We didn't have time to stop there on the way, so I vowed to take the back way home, though it meant braving rutted two-lane roads and possible wrong turns, and more than 100 miles of no services, AND in and out phone reception. I had a list of books and authors I couldn't find in the library, and I was going to seriously PERUSE.

So, on the way home, we stopped here. I left my husband in the car with the windows rolled down so he could catch some extra sleep. He'd partied pretty hard at the reception. "Don't worry about me, I'll be fine," he said. "Don't let anyone steal you," I said (he always says that to me when I wait in the car at gas stations). And then I went in to find books.

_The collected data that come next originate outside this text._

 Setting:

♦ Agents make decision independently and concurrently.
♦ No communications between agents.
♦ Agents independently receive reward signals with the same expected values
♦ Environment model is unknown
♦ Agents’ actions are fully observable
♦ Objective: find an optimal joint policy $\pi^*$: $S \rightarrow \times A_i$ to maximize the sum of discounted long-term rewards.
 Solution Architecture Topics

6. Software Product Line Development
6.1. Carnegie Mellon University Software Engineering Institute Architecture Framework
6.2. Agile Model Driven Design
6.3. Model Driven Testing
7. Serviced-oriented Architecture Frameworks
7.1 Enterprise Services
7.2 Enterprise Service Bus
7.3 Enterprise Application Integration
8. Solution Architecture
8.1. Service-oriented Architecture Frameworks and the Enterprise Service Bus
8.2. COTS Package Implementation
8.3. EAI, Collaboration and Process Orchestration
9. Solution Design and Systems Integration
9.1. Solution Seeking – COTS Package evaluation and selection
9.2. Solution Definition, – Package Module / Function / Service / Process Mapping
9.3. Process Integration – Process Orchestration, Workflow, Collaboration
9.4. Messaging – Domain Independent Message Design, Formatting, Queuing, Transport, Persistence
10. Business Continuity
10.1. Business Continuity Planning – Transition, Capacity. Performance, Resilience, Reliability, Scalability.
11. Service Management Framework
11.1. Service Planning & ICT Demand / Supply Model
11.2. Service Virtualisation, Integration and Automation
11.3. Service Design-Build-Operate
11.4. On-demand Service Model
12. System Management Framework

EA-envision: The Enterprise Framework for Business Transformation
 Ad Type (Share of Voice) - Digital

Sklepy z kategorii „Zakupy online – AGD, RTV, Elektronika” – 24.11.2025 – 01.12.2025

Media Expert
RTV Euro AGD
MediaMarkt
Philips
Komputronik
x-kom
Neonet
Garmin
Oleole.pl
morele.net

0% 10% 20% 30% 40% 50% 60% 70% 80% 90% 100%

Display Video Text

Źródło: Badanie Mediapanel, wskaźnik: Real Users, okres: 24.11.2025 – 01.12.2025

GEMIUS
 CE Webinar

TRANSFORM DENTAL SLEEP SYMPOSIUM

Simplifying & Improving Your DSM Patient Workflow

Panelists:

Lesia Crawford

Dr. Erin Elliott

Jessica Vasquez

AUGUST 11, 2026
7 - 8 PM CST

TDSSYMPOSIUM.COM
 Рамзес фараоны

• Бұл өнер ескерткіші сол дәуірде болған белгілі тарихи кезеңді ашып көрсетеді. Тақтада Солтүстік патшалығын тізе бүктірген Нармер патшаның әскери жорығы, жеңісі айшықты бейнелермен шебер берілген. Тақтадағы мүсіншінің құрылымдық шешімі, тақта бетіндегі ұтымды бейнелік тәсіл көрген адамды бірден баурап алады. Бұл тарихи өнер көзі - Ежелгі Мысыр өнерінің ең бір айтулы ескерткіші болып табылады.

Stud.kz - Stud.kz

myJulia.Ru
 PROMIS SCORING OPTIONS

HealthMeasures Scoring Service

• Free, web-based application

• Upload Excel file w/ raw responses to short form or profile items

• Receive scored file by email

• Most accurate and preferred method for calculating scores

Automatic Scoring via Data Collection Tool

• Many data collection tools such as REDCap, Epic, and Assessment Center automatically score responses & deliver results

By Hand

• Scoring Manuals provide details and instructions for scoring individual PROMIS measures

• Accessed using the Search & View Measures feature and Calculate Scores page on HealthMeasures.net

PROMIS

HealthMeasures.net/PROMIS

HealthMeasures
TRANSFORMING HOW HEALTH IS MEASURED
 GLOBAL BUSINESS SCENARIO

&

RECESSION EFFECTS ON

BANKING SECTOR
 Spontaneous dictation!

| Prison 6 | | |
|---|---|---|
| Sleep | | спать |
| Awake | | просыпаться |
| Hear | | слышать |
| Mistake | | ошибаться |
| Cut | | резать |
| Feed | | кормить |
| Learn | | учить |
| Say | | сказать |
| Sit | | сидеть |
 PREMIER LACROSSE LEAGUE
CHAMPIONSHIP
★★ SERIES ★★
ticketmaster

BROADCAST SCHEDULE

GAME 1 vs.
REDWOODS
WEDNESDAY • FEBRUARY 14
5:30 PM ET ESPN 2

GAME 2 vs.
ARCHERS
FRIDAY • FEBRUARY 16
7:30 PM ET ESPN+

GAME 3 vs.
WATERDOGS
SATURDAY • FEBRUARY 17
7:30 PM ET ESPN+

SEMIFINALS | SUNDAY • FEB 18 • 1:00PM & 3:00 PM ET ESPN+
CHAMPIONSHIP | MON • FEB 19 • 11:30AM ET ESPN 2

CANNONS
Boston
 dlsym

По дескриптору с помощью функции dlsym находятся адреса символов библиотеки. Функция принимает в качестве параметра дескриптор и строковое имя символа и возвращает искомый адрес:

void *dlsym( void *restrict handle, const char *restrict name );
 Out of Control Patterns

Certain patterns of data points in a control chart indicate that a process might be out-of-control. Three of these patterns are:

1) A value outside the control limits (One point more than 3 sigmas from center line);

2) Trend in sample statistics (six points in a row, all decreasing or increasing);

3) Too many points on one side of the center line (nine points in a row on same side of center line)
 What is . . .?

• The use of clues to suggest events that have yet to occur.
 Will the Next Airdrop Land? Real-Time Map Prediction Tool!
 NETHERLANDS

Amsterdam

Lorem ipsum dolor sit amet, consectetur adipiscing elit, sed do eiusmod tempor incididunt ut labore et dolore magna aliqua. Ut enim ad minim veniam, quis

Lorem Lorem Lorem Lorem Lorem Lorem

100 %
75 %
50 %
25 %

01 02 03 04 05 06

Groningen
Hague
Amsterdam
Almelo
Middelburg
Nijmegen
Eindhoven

Immediately, I found a copy of The Last Unicorn by Peter S. Beagle, which I've been meaning to read. Then I turned the corner and found the SF section.



This place was filled to the brim with more books than I've ever seen in another used bookstore. Obviously, this is the kind of place where you have to search behind the front row, and carefully, or else a bunch of books might fall on your head. And possibly some shelves might collapse.

I found some Tanith Lee novels, including Electric Forest, one I'd been searching for specifically. There was SO MUCH SF. Look at those pictures. Holy crap.

The store went on pretty much forever. (I heard a cat meowing from upstairs or somewhere. It sounded like a Siamese.)



Way in the back there were a lot of historical, language, war, and other types of books it's doubtful anyone will ever buy. Those poor books. I can't help but feel sorry for them. There was modern stuff too, of course: Twilight books, Harry Potter, Stephen King, Dean Koontz. And other stuff. So much. LOOKS AT THOSE SHELVES. They are stuffed literally to the ceiling.

Here was my final haul:


(Sorry for the crappy quality. I took it on my phone at home.) (The top book I actually got at Keep On Bookin in Palm Springs.)


My husband woke up and stood by patiently while I took pictures of the store. And then it was bye bye, books. Hello, desert.


This was pretty much the view the entire time. Also this, just because:


I saw two more bookstores to check out whenever I decide to take an impromptu trip to the High Desert/Low Desert (I'm not sure where one begins and the other ends). Four hours along sketchy back roads just to browse used books? Totally worth it to me. But I might drop in on a music store or secondhand clothing store just to get more out of my mileage.